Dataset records
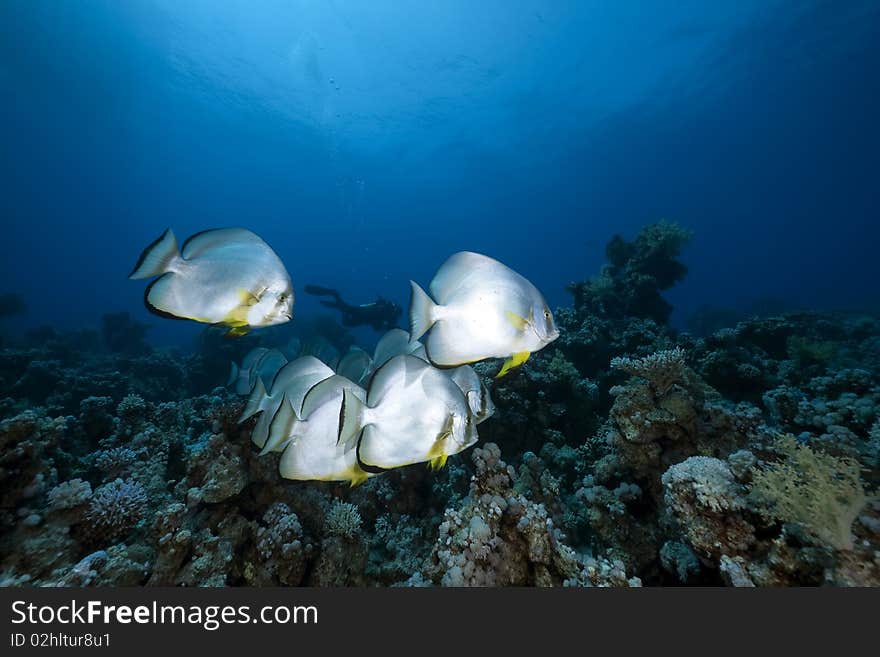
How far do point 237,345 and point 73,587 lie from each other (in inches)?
489

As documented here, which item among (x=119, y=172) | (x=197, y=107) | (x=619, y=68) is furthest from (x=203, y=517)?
(x=119, y=172)

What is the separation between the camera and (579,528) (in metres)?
3.95

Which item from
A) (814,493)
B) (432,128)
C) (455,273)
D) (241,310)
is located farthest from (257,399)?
(432,128)

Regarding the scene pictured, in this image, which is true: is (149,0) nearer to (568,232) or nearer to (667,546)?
(667,546)

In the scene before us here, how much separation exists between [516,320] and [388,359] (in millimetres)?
755

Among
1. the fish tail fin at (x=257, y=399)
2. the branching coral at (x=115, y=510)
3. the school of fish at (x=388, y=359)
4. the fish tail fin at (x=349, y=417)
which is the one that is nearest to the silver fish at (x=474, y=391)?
the school of fish at (x=388, y=359)

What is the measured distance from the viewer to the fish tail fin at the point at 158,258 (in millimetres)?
1889

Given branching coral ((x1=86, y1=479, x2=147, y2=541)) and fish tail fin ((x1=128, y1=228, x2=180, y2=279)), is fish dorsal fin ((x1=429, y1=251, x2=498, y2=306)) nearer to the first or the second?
fish tail fin ((x1=128, y1=228, x2=180, y2=279))

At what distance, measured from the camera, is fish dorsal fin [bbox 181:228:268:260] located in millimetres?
2029

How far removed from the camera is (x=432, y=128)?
210 ft

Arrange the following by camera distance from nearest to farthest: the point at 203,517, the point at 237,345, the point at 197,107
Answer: the point at 203,517, the point at 237,345, the point at 197,107

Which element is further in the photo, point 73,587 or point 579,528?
point 579,528

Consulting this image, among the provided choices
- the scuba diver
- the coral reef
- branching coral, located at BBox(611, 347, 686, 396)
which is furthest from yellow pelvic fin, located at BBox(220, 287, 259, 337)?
the scuba diver

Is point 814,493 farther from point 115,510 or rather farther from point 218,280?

▶ _The task_:
Write out every line of the records above word for word, omitting the pictures.

▶ _Problem solution_:
How far do point 237,345 and point 73,587 lie from each other (in inches)?
489

As documented here, which item among (x=119, y=172) | (x=197, y=107) | (x=619, y=68) is furthest from (x=203, y=517)?
(x=119, y=172)

What is the separation between the camera and (579,528) (in metres)?
3.95

Which item from
A) (814,493)
B) (432,128)
C) (455,273)
D) (241,310)
is located farthest from (257,399)?
(432,128)

Regarding the scene pictured, in this image, which is true: is (149,0) nearer to (568,232) or nearer to (667,546)?
(667,546)

In the scene before us here, how much separation exists between [516,320] and [388,359] (in millimetres)?
755

Among
1. the fish tail fin at (x=257, y=399)
2. the branching coral at (x=115, y=510)
3. the school of fish at (x=388, y=359)
4. the fish tail fin at (x=349, y=417)
which is the one that is nearest to the silver fish at (x=474, y=391)?
the school of fish at (x=388, y=359)

What is the measured distance from the viewer to the fish tail fin at the point at 158,258 (in millimetres)?
1889

Given branching coral ((x1=86, y1=479, x2=147, y2=541)) and fish tail fin ((x1=128, y1=228, x2=180, y2=279)), is fish dorsal fin ((x1=429, y1=251, x2=498, y2=306)) nearer to the first or the second?
fish tail fin ((x1=128, y1=228, x2=180, y2=279))

At what distance, measured from the camera, is fish dorsal fin [bbox 181:228:268:260] located in millimetres?
2029

How far removed from the camera is (x=432, y=128)?
210 ft

Arrange the following by camera distance from nearest to farthest: the point at 203,517, the point at 237,345, the point at 197,107
Answer: the point at 203,517, the point at 237,345, the point at 197,107

Which element is further in the photo, point 73,587 or point 579,528?
point 579,528

Consulting this image, among the provided choices
- the scuba diver
- the coral reef
- branching coral, located at BBox(611, 347, 686, 396)
which is furthest from yellow pelvic fin, located at BBox(220, 287, 259, 337)?
the scuba diver

Is point 814,493 farther from point 115,510 or rather farther from point 218,280?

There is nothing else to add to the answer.